NYC landlord tries to reduce damages payment by saying Latino toddler wouldn’t go to college anyway
A federal judge rejected a Brooklyn landlord’s attempt to use a Latino child’s ethnicity to justify reducing his liability in a lead poisoning case, the New York Times reported.
Mark Kimpson’s attorney sought to reduce the $2 million awarded to the boy and his mother by a jury earlier this month, saying the child was less likely to attend college and earn a degree even if he had not been stricken by lead poisoning while living in the family’s Bedford-Stuyvesant apartment. Elevated levels of lead were found in his blood just after his first birthday.
The attorney, Roger V. Archibold, also argued that Kimpson had covered the apartment’s lead-based paint with a new coat of paint and drywall, only for it to be scratched off by the family’s dog. The boy’s “cognitive and behavioral difficulties,” Archibold said, were caused by other conditions his mother contracted during her pregnancy.
But Judge Jack B. Weinstein rejected the use of ethnicity as a determining factor in the case, saying that Archibold failed to identify factors specific to the boy. In this case, the judge wrote in a 52-page memo, the mother had obtained a Master’s degree in fine arts, while her husband had a bachelor’s degree.
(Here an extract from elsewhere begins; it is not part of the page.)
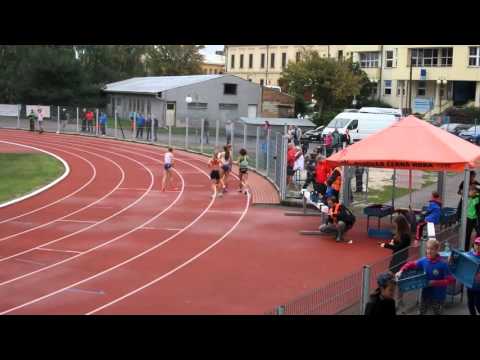 100m [Ž], 2 skupine, Karla Puljko - Susret kadetskih reprezentacija 2015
Moreover, the couple was stable and working while living in Kimpson’s building.
“Posed is the question, can statistics based on the ethnicity (in this case, ‘Hispanic’) of a child be relied upon to find a reduced likelihood of his obtaining higher education, resulting in reduced damages in a tort case?” Weinstein wrote. “The answer is no.”
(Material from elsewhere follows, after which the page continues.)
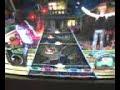 guitar hero trugh the firey and flames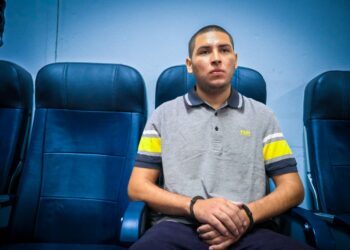 Fiscalía extraditará a Estados Unidos a un salvadoreño criminal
While Weinstein has ruled that the matter of the child’s ethnicity in and of itself was a factor, Archibold told the Times the judge “mischaracterized” his argument, which was meant to counter testimony from the family’s attorney.
“The expert was confronted with the evidence of the study that he quoted,” he said. “He opined that the study gave him these statistics and it did not.”
Weinstein has filed an appeal with the Court of Appeals for the Second Circuit.